Тут вновь закричал младенец — завизжал! Теперь уже на новой, совсем пыточной, непереносимой ноте.
Тотчас все разволновались.
— Безобразие! — возгласил новый голос.
— Что же это они делают, сволочи?! — вновь гаркнул бас.
Вдруг все, сидящие по левому борту, стали, как по единой команде, склоняться к иллюминаторам, что-то там высматривая. «Мотор…»— послышалось слово.
— Горим, что ль? — шутейно предположил молодой пьяноватый голос. И тотчас стал, видно, расталкивать соседа-приятеля:
— Эй! Кончай ночевать! Горим!
— Го-орим! — с готовностью, с готовой радостью вскричала какая-то бабенка.
На миг все стихли. И вдруг стало слышно, как, не сдержавшись, зарыдала женщина — тихо, но горестно и на весь салон отчетливо.
Тотчас забубнили во множестве голоса — успокаивая, возмущаясь, совестя, но было уже поздно.
Неизвестно откуда, как пожар, раздуваемый уверенным ветром, уже началось: «А-а-а!..» Возникая на скулящих, нудно ноющих низах, возвышаясь к истерическим слезам, пошел от человека к человеку плохо сдерживаемый (хотя пока еще и сдерживаемый) бессловесный вой: «А-а-а-а!..»
Чашкин плохо соображал, что и из-за чего происходит. Но он почувствовал, что и его вдруг мелко заколотило.
Салон уже голосил вовсю. Как от общей для всех зубной боли. И вот-вот вой этот должен был разрешиться: криками, истериками, вскакиванием с мест, беготней в поисках выхода!

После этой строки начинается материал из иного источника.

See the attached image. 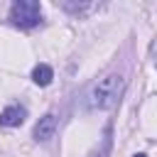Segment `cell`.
Segmentation results:
<instances>
[{
    "mask_svg": "<svg viewBox=\"0 0 157 157\" xmlns=\"http://www.w3.org/2000/svg\"><path fill=\"white\" fill-rule=\"evenodd\" d=\"M120 91H123V76L118 71H110L105 74L103 78H98L88 91H86V108L88 110H108L118 103L120 98Z\"/></svg>",
    "mask_w": 157,
    "mask_h": 157,
    "instance_id": "cell-1",
    "label": "cell"
},
{
    "mask_svg": "<svg viewBox=\"0 0 157 157\" xmlns=\"http://www.w3.org/2000/svg\"><path fill=\"white\" fill-rule=\"evenodd\" d=\"M7 20L20 29H32L42 25V5L37 0H15L10 5Z\"/></svg>",
    "mask_w": 157,
    "mask_h": 157,
    "instance_id": "cell-2",
    "label": "cell"
},
{
    "mask_svg": "<svg viewBox=\"0 0 157 157\" xmlns=\"http://www.w3.org/2000/svg\"><path fill=\"white\" fill-rule=\"evenodd\" d=\"M56 128H59V118H56L54 113H47V115H42V118L37 120V125H34V130H32V137H34L37 142H49V140L56 135Z\"/></svg>",
    "mask_w": 157,
    "mask_h": 157,
    "instance_id": "cell-3",
    "label": "cell"
},
{
    "mask_svg": "<svg viewBox=\"0 0 157 157\" xmlns=\"http://www.w3.org/2000/svg\"><path fill=\"white\" fill-rule=\"evenodd\" d=\"M25 118H27V108L20 103H12V105L0 110V125L2 128H17L25 123Z\"/></svg>",
    "mask_w": 157,
    "mask_h": 157,
    "instance_id": "cell-4",
    "label": "cell"
},
{
    "mask_svg": "<svg viewBox=\"0 0 157 157\" xmlns=\"http://www.w3.org/2000/svg\"><path fill=\"white\" fill-rule=\"evenodd\" d=\"M52 78H54V71H52L49 64H37V66L32 69V81H34L37 86H49Z\"/></svg>",
    "mask_w": 157,
    "mask_h": 157,
    "instance_id": "cell-5",
    "label": "cell"
},
{
    "mask_svg": "<svg viewBox=\"0 0 157 157\" xmlns=\"http://www.w3.org/2000/svg\"><path fill=\"white\" fill-rule=\"evenodd\" d=\"M61 7L66 10V12H74V15H83V12H91V10H96L98 5H93V2H61Z\"/></svg>",
    "mask_w": 157,
    "mask_h": 157,
    "instance_id": "cell-6",
    "label": "cell"
},
{
    "mask_svg": "<svg viewBox=\"0 0 157 157\" xmlns=\"http://www.w3.org/2000/svg\"><path fill=\"white\" fill-rule=\"evenodd\" d=\"M132 157H147V155H145V152H137V155H132Z\"/></svg>",
    "mask_w": 157,
    "mask_h": 157,
    "instance_id": "cell-7",
    "label": "cell"
}]
</instances>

Из-за занавесочки выглянуло насмерть перепуганное личико девочки-бортпроводницы. Тут же спряталось. Чашкин с изумлением страха озирался.

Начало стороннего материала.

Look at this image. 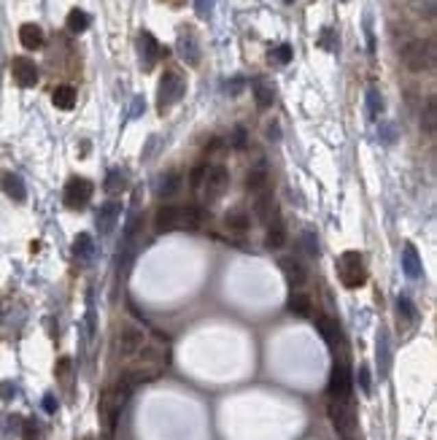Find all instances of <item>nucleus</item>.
Instances as JSON below:
<instances>
[{
    "label": "nucleus",
    "instance_id": "e433bc0d",
    "mask_svg": "<svg viewBox=\"0 0 437 440\" xmlns=\"http://www.w3.org/2000/svg\"><path fill=\"white\" fill-rule=\"evenodd\" d=\"M359 389L364 392V395H373V378H370V370H367V365H359Z\"/></svg>",
    "mask_w": 437,
    "mask_h": 440
},
{
    "label": "nucleus",
    "instance_id": "dca6fc26",
    "mask_svg": "<svg viewBox=\"0 0 437 440\" xmlns=\"http://www.w3.org/2000/svg\"><path fill=\"white\" fill-rule=\"evenodd\" d=\"M278 265H281L284 278L289 281V286H303V284H305L308 273H305V267H303L300 260H295V257H284Z\"/></svg>",
    "mask_w": 437,
    "mask_h": 440
},
{
    "label": "nucleus",
    "instance_id": "aec40b11",
    "mask_svg": "<svg viewBox=\"0 0 437 440\" xmlns=\"http://www.w3.org/2000/svg\"><path fill=\"white\" fill-rule=\"evenodd\" d=\"M19 41H22L25 49L36 51V49H41V46H44V30H41L38 25L27 22V25H22V27H19Z\"/></svg>",
    "mask_w": 437,
    "mask_h": 440
},
{
    "label": "nucleus",
    "instance_id": "7ed1b4c3",
    "mask_svg": "<svg viewBox=\"0 0 437 440\" xmlns=\"http://www.w3.org/2000/svg\"><path fill=\"white\" fill-rule=\"evenodd\" d=\"M132 392H135V389H132L127 381H122V378H119L116 387L105 389V395L100 400V416H103V421H105L108 430H114V424H116V419H119V413H122V408H125V402H127V397H130Z\"/></svg>",
    "mask_w": 437,
    "mask_h": 440
},
{
    "label": "nucleus",
    "instance_id": "9d476101",
    "mask_svg": "<svg viewBox=\"0 0 437 440\" xmlns=\"http://www.w3.org/2000/svg\"><path fill=\"white\" fill-rule=\"evenodd\" d=\"M227 186H229V173H227V168L224 165H208L205 168V178H203V192H205V200L208 203H214L218 200L224 192H227Z\"/></svg>",
    "mask_w": 437,
    "mask_h": 440
},
{
    "label": "nucleus",
    "instance_id": "c9c22d12",
    "mask_svg": "<svg viewBox=\"0 0 437 440\" xmlns=\"http://www.w3.org/2000/svg\"><path fill=\"white\" fill-rule=\"evenodd\" d=\"M22 438L25 440H38L41 438V424L36 419H27L22 421Z\"/></svg>",
    "mask_w": 437,
    "mask_h": 440
},
{
    "label": "nucleus",
    "instance_id": "f03ea898",
    "mask_svg": "<svg viewBox=\"0 0 437 440\" xmlns=\"http://www.w3.org/2000/svg\"><path fill=\"white\" fill-rule=\"evenodd\" d=\"M402 62L410 73H424L435 68V41L429 38H416L402 49Z\"/></svg>",
    "mask_w": 437,
    "mask_h": 440
},
{
    "label": "nucleus",
    "instance_id": "49530a36",
    "mask_svg": "<svg viewBox=\"0 0 437 440\" xmlns=\"http://www.w3.org/2000/svg\"><path fill=\"white\" fill-rule=\"evenodd\" d=\"M146 106H143V97H135V103H132V111L130 117H140V111H143Z\"/></svg>",
    "mask_w": 437,
    "mask_h": 440
},
{
    "label": "nucleus",
    "instance_id": "6e6552de",
    "mask_svg": "<svg viewBox=\"0 0 437 440\" xmlns=\"http://www.w3.org/2000/svg\"><path fill=\"white\" fill-rule=\"evenodd\" d=\"M92 192H95V186H92L89 178L73 176L68 184H65L62 203H65V208H71V211H82L89 200H92Z\"/></svg>",
    "mask_w": 437,
    "mask_h": 440
},
{
    "label": "nucleus",
    "instance_id": "20e7f679",
    "mask_svg": "<svg viewBox=\"0 0 437 440\" xmlns=\"http://www.w3.org/2000/svg\"><path fill=\"white\" fill-rule=\"evenodd\" d=\"M184 95H186V79L178 71H165L157 87V111L160 114L171 111Z\"/></svg>",
    "mask_w": 437,
    "mask_h": 440
},
{
    "label": "nucleus",
    "instance_id": "4468645a",
    "mask_svg": "<svg viewBox=\"0 0 437 440\" xmlns=\"http://www.w3.org/2000/svg\"><path fill=\"white\" fill-rule=\"evenodd\" d=\"M254 214H257V219L264 221V224H273V221H278V211H275V200H273V192L270 189H264L257 195V203H254Z\"/></svg>",
    "mask_w": 437,
    "mask_h": 440
},
{
    "label": "nucleus",
    "instance_id": "8fccbe9b",
    "mask_svg": "<svg viewBox=\"0 0 437 440\" xmlns=\"http://www.w3.org/2000/svg\"><path fill=\"white\" fill-rule=\"evenodd\" d=\"M284 3H295V0H284Z\"/></svg>",
    "mask_w": 437,
    "mask_h": 440
},
{
    "label": "nucleus",
    "instance_id": "4be33fe9",
    "mask_svg": "<svg viewBox=\"0 0 437 440\" xmlns=\"http://www.w3.org/2000/svg\"><path fill=\"white\" fill-rule=\"evenodd\" d=\"M73 257L84 265L95 260V241H92V235L82 232V235L73 241Z\"/></svg>",
    "mask_w": 437,
    "mask_h": 440
},
{
    "label": "nucleus",
    "instance_id": "c756f323",
    "mask_svg": "<svg viewBox=\"0 0 437 440\" xmlns=\"http://www.w3.org/2000/svg\"><path fill=\"white\" fill-rule=\"evenodd\" d=\"M367 114H370V119H378L384 114V95L375 87L367 89Z\"/></svg>",
    "mask_w": 437,
    "mask_h": 440
},
{
    "label": "nucleus",
    "instance_id": "09e8293b",
    "mask_svg": "<svg viewBox=\"0 0 437 440\" xmlns=\"http://www.w3.org/2000/svg\"><path fill=\"white\" fill-rule=\"evenodd\" d=\"M168 3H173V5H181V3H184V0H168Z\"/></svg>",
    "mask_w": 437,
    "mask_h": 440
},
{
    "label": "nucleus",
    "instance_id": "6ab92c4d",
    "mask_svg": "<svg viewBox=\"0 0 437 440\" xmlns=\"http://www.w3.org/2000/svg\"><path fill=\"white\" fill-rule=\"evenodd\" d=\"M402 270L408 273V278H419V276L424 273L421 257H419V252H416L413 243H405V249H402Z\"/></svg>",
    "mask_w": 437,
    "mask_h": 440
},
{
    "label": "nucleus",
    "instance_id": "3c124183",
    "mask_svg": "<svg viewBox=\"0 0 437 440\" xmlns=\"http://www.w3.org/2000/svg\"><path fill=\"white\" fill-rule=\"evenodd\" d=\"M84 440H92V438H84Z\"/></svg>",
    "mask_w": 437,
    "mask_h": 440
},
{
    "label": "nucleus",
    "instance_id": "ea45409f",
    "mask_svg": "<svg viewBox=\"0 0 437 440\" xmlns=\"http://www.w3.org/2000/svg\"><path fill=\"white\" fill-rule=\"evenodd\" d=\"M205 168H208V165H197V168L192 171V176H189V186H192L195 192H197V189L203 186V178H205Z\"/></svg>",
    "mask_w": 437,
    "mask_h": 440
},
{
    "label": "nucleus",
    "instance_id": "423d86ee",
    "mask_svg": "<svg viewBox=\"0 0 437 440\" xmlns=\"http://www.w3.org/2000/svg\"><path fill=\"white\" fill-rule=\"evenodd\" d=\"M329 419L335 424V430L343 435L346 440H353L356 432V411H353V402L349 400H329Z\"/></svg>",
    "mask_w": 437,
    "mask_h": 440
},
{
    "label": "nucleus",
    "instance_id": "1a4fd4ad",
    "mask_svg": "<svg viewBox=\"0 0 437 440\" xmlns=\"http://www.w3.org/2000/svg\"><path fill=\"white\" fill-rule=\"evenodd\" d=\"M175 51L178 57L189 65V68H197L200 65V57H203V49L197 41V33L192 27H181L178 30V41H175Z\"/></svg>",
    "mask_w": 437,
    "mask_h": 440
},
{
    "label": "nucleus",
    "instance_id": "cd10ccee",
    "mask_svg": "<svg viewBox=\"0 0 437 440\" xmlns=\"http://www.w3.org/2000/svg\"><path fill=\"white\" fill-rule=\"evenodd\" d=\"M264 243H267V249H281V246L286 243V230H284L281 219L267 224V238H264Z\"/></svg>",
    "mask_w": 437,
    "mask_h": 440
},
{
    "label": "nucleus",
    "instance_id": "ddd939ff",
    "mask_svg": "<svg viewBox=\"0 0 437 440\" xmlns=\"http://www.w3.org/2000/svg\"><path fill=\"white\" fill-rule=\"evenodd\" d=\"M143 343H146L143 330L127 327V330H122V335H119V352H122V356H135V354L143 349Z\"/></svg>",
    "mask_w": 437,
    "mask_h": 440
},
{
    "label": "nucleus",
    "instance_id": "f257e3e1",
    "mask_svg": "<svg viewBox=\"0 0 437 440\" xmlns=\"http://www.w3.org/2000/svg\"><path fill=\"white\" fill-rule=\"evenodd\" d=\"M205 221V211L197 206H162L154 217L157 232H175V230H197Z\"/></svg>",
    "mask_w": 437,
    "mask_h": 440
},
{
    "label": "nucleus",
    "instance_id": "a18cd8bd",
    "mask_svg": "<svg viewBox=\"0 0 437 440\" xmlns=\"http://www.w3.org/2000/svg\"><path fill=\"white\" fill-rule=\"evenodd\" d=\"M44 408H46V413H54V411H57V400H54V395L44 397Z\"/></svg>",
    "mask_w": 437,
    "mask_h": 440
},
{
    "label": "nucleus",
    "instance_id": "a211bd4d",
    "mask_svg": "<svg viewBox=\"0 0 437 440\" xmlns=\"http://www.w3.org/2000/svg\"><path fill=\"white\" fill-rule=\"evenodd\" d=\"M251 89H254V100H257L260 108H270L275 103V89H273L270 82H264L262 76L251 79Z\"/></svg>",
    "mask_w": 437,
    "mask_h": 440
},
{
    "label": "nucleus",
    "instance_id": "f704fd0d",
    "mask_svg": "<svg viewBox=\"0 0 437 440\" xmlns=\"http://www.w3.org/2000/svg\"><path fill=\"white\" fill-rule=\"evenodd\" d=\"M270 62H275V65H289V62H292V46L281 44L275 51H270Z\"/></svg>",
    "mask_w": 437,
    "mask_h": 440
},
{
    "label": "nucleus",
    "instance_id": "5701e85b",
    "mask_svg": "<svg viewBox=\"0 0 437 440\" xmlns=\"http://www.w3.org/2000/svg\"><path fill=\"white\" fill-rule=\"evenodd\" d=\"M51 103H54L60 111H71V108L76 106V89L68 87V84L57 87L54 89V95H51Z\"/></svg>",
    "mask_w": 437,
    "mask_h": 440
},
{
    "label": "nucleus",
    "instance_id": "f3484780",
    "mask_svg": "<svg viewBox=\"0 0 437 440\" xmlns=\"http://www.w3.org/2000/svg\"><path fill=\"white\" fill-rule=\"evenodd\" d=\"M0 184H3V192L11 197V200H16V203H25V197H27V189H25V181L16 176V173H3L0 178Z\"/></svg>",
    "mask_w": 437,
    "mask_h": 440
},
{
    "label": "nucleus",
    "instance_id": "c85d7f7f",
    "mask_svg": "<svg viewBox=\"0 0 437 440\" xmlns=\"http://www.w3.org/2000/svg\"><path fill=\"white\" fill-rule=\"evenodd\" d=\"M378 365H381V373L386 376V373H389V365H392V349H389V335H386V330L378 332Z\"/></svg>",
    "mask_w": 437,
    "mask_h": 440
},
{
    "label": "nucleus",
    "instance_id": "37998d69",
    "mask_svg": "<svg viewBox=\"0 0 437 440\" xmlns=\"http://www.w3.org/2000/svg\"><path fill=\"white\" fill-rule=\"evenodd\" d=\"M243 84H246V82H243L240 76H235L232 82H227V92H229V95H238V92L243 89Z\"/></svg>",
    "mask_w": 437,
    "mask_h": 440
},
{
    "label": "nucleus",
    "instance_id": "79ce46f5",
    "mask_svg": "<svg viewBox=\"0 0 437 440\" xmlns=\"http://www.w3.org/2000/svg\"><path fill=\"white\" fill-rule=\"evenodd\" d=\"M232 146H235V149H246V130H243V127L235 130V135H232Z\"/></svg>",
    "mask_w": 437,
    "mask_h": 440
},
{
    "label": "nucleus",
    "instance_id": "72a5a7b5",
    "mask_svg": "<svg viewBox=\"0 0 437 440\" xmlns=\"http://www.w3.org/2000/svg\"><path fill=\"white\" fill-rule=\"evenodd\" d=\"M397 310H399V319H405L408 324H416V321H419V310H416V306L410 303V297L399 295V300H397Z\"/></svg>",
    "mask_w": 437,
    "mask_h": 440
},
{
    "label": "nucleus",
    "instance_id": "b1692460",
    "mask_svg": "<svg viewBox=\"0 0 437 440\" xmlns=\"http://www.w3.org/2000/svg\"><path fill=\"white\" fill-rule=\"evenodd\" d=\"M65 27H68V33H73V36L84 33L89 27V14L82 11V8H73V11L68 14V19H65Z\"/></svg>",
    "mask_w": 437,
    "mask_h": 440
},
{
    "label": "nucleus",
    "instance_id": "393cba45",
    "mask_svg": "<svg viewBox=\"0 0 437 440\" xmlns=\"http://www.w3.org/2000/svg\"><path fill=\"white\" fill-rule=\"evenodd\" d=\"M246 184H249V189H251L254 195H260V192H264V189H270V176H267V168H264V165H257V168L249 173Z\"/></svg>",
    "mask_w": 437,
    "mask_h": 440
},
{
    "label": "nucleus",
    "instance_id": "2f4dec72",
    "mask_svg": "<svg viewBox=\"0 0 437 440\" xmlns=\"http://www.w3.org/2000/svg\"><path fill=\"white\" fill-rule=\"evenodd\" d=\"M125 189H127V173H122V171H111V173L105 176V192L119 195V192H125Z\"/></svg>",
    "mask_w": 437,
    "mask_h": 440
},
{
    "label": "nucleus",
    "instance_id": "a19ab883",
    "mask_svg": "<svg viewBox=\"0 0 437 440\" xmlns=\"http://www.w3.org/2000/svg\"><path fill=\"white\" fill-rule=\"evenodd\" d=\"M305 249L310 257H319V238L313 232H305Z\"/></svg>",
    "mask_w": 437,
    "mask_h": 440
},
{
    "label": "nucleus",
    "instance_id": "7c9ffc66",
    "mask_svg": "<svg viewBox=\"0 0 437 440\" xmlns=\"http://www.w3.org/2000/svg\"><path fill=\"white\" fill-rule=\"evenodd\" d=\"M421 127H424L427 135H435V127H437V100L435 97L427 100V111H424V117H421Z\"/></svg>",
    "mask_w": 437,
    "mask_h": 440
},
{
    "label": "nucleus",
    "instance_id": "0eeeda50",
    "mask_svg": "<svg viewBox=\"0 0 437 440\" xmlns=\"http://www.w3.org/2000/svg\"><path fill=\"white\" fill-rule=\"evenodd\" d=\"M351 367H349V356L346 352H340V356L335 359V367H332V376H329V400H349L351 397Z\"/></svg>",
    "mask_w": 437,
    "mask_h": 440
},
{
    "label": "nucleus",
    "instance_id": "58836bf2",
    "mask_svg": "<svg viewBox=\"0 0 437 440\" xmlns=\"http://www.w3.org/2000/svg\"><path fill=\"white\" fill-rule=\"evenodd\" d=\"M214 5H216V0H195V11L200 19H208L214 14Z\"/></svg>",
    "mask_w": 437,
    "mask_h": 440
},
{
    "label": "nucleus",
    "instance_id": "2eb2a0df",
    "mask_svg": "<svg viewBox=\"0 0 437 440\" xmlns=\"http://www.w3.org/2000/svg\"><path fill=\"white\" fill-rule=\"evenodd\" d=\"M119 214H122V203H116V200L100 206V211H97V230H100L103 235H108V232L114 230L116 219H119Z\"/></svg>",
    "mask_w": 437,
    "mask_h": 440
},
{
    "label": "nucleus",
    "instance_id": "412c9836",
    "mask_svg": "<svg viewBox=\"0 0 437 440\" xmlns=\"http://www.w3.org/2000/svg\"><path fill=\"white\" fill-rule=\"evenodd\" d=\"M316 324H319V332L324 335V341L329 343V349L343 346V335H340V327L335 319H316Z\"/></svg>",
    "mask_w": 437,
    "mask_h": 440
},
{
    "label": "nucleus",
    "instance_id": "39448f33",
    "mask_svg": "<svg viewBox=\"0 0 437 440\" xmlns=\"http://www.w3.org/2000/svg\"><path fill=\"white\" fill-rule=\"evenodd\" d=\"M338 276H340V284L346 289H359L364 286L367 281V270L362 262V254L359 252H343L338 257Z\"/></svg>",
    "mask_w": 437,
    "mask_h": 440
},
{
    "label": "nucleus",
    "instance_id": "4c0bfd02",
    "mask_svg": "<svg viewBox=\"0 0 437 440\" xmlns=\"http://www.w3.org/2000/svg\"><path fill=\"white\" fill-rule=\"evenodd\" d=\"M319 46L327 49V51H338V38H335V33H332L329 27H324V33H321V38H319Z\"/></svg>",
    "mask_w": 437,
    "mask_h": 440
},
{
    "label": "nucleus",
    "instance_id": "9b49d317",
    "mask_svg": "<svg viewBox=\"0 0 437 440\" xmlns=\"http://www.w3.org/2000/svg\"><path fill=\"white\" fill-rule=\"evenodd\" d=\"M138 49H140V68L143 71H154V65L160 62V57H165L168 54V49H162L160 41L151 36V33H140V38H138Z\"/></svg>",
    "mask_w": 437,
    "mask_h": 440
},
{
    "label": "nucleus",
    "instance_id": "f8f14e48",
    "mask_svg": "<svg viewBox=\"0 0 437 440\" xmlns=\"http://www.w3.org/2000/svg\"><path fill=\"white\" fill-rule=\"evenodd\" d=\"M11 76H14V82L19 84V87H36L38 84V68H36V62L30 60V57H14V62H11Z\"/></svg>",
    "mask_w": 437,
    "mask_h": 440
},
{
    "label": "nucleus",
    "instance_id": "bb28decb",
    "mask_svg": "<svg viewBox=\"0 0 437 440\" xmlns=\"http://www.w3.org/2000/svg\"><path fill=\"white\" fill-rule=\"evenodd\" d=\"M289 310L295 316H313V306H310V297L303 292H292L289 295Z\"/></svg>",
    "mask_w": 437,
    "mask_h": 440
},
{
    "label": "nucleus",
    "instance_id": "a878e982",
    "mask_svg": "<svg viewBox=\"0 0 437 440\" xmlns=\"http://www.w3.org/2000/svg\"><path fill=\"white\" fill-rule=\"evenodd\" d=\"M178 186H181V173H175V171H171V173H165V176L157 178V195H162V197L175 195V192H178Z\"/></svg>",
    "mask_w": 437,
    "mask_h": 440
},
{
    "label": "nucleus",
    "instance_id": "473e14b6",
    "mask_svg": "<svg viewBox=\"0 0 437 440\" xmlns=\"http://www.w3.org/2000/svg\"><path fill=\"white\" fill-rule=\"evenodd\" d=\"M249 224H251V221H249V217H246L243 211H229L227 219H224V227L232 230V232H246Z\"/></svg>",
    "mask_w": 437,
    "mask_h": 440
},
{
    "label": "nucleus",
    "instance_id": "de8ad7c7",
    "mask_svg": "<svg viewBox=\"0 0 437 440\" xmlns=\"http://www.w3.org/2000/svg\"><path fill=\"white\" fill-rule=\"evenodd\" d=\"M384 140H386V143H392V140H394V130H392V127H384Z\"/></svg>",
    "mask_w": 437,
    "mask_h": 440
},
{
    "label": "nucleus",
    "instance_id": "c03bdc74",
    "mask_svg": "<svg viewBox=\"0 0 437 440\" xmlns=\"http://www.w3.org/2000/svg\"><path fill=\"white\" fill-rule=\"evenodd\" d=\"M14 392H16V387H14L11 381H5V384L0 387V397H3V400H11V395H14Z\"/></svg>",
    "mask_w": 437,
    "mask_h": 440
}]
</instances>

Молодая женщина у окошка из последних, видать, сил сдерживалась от воплей в голос — с закрытыми глазами запрокидывалась затылком к креслу и то хваталась растопыренными пальцами за грязное от слез лицо, то бессильно роняла руки в колени.
Мужик по соседству с Чашкиным сидел набычившись. Упорно, тупо, слепо и зло зрил в спинку кресла перед собой. Казался спокойным, но лицо его крупно дрожало: мышцы под кожей ходили торопливым ходуном.
Паренек лет двадцати все оглядывался из своего, кресла на сидящих в салоне. Будто отыскивал, кто поможет. И такой уж жалобный, насмерть перепуганный мальчишечка выглядывал из этого паренька — беспомощный, готовый вот-вот расплакаться — что Чашкину совсем уж стало не по себе.
Он не успел, правда, вконец перепугаться:
— Граждане пассажиры!
Мужской мужественный и усмешливый голос раздался вдруг из динамика:
— Наш самолет, выполняющий рейс номер… — Он обстоятельно и подробно перечислил и номер, и пункты маршрута, по которому летел самолет, — начал снижение в аэропорт города Н. Просим всех пристегнуть привязные ремни и воздержаться от хождения по салону.
Всем стало заметно легче.
Чашкин огляделся с торжествующим облегчением и встретил точно такие же пылкие взгляды, которыми пассажиры делились с рядом сидящими.
Однако лица то и дело опять поднимались вперед и вверх — к репродуктору. Не все еще было сказано…
В самом деле, после паузы голос с неохотой продолжил, уже как бы и не совсем официально:
— …Посадка в аэропорту города Н. вызвана метеоусловиями порта назначения Домодедова. После регистрации билетов и багажа в аэропорту города Н. наш полет будет продолжен.
И снова все вздохнули с облегчением. Впрочем, ненадолго. Возмущенно затараторил какой-то голос:
— Какая регистрация?! Какая-такая регистрация?! — Голос, как показалось Чашкину, должен был принадлежать человеку маленькому и чернявенькому. — И при чем тут тогда метеоусловия Домодедова?! Если «рейс будет продолжен»?! Какая регистрация?!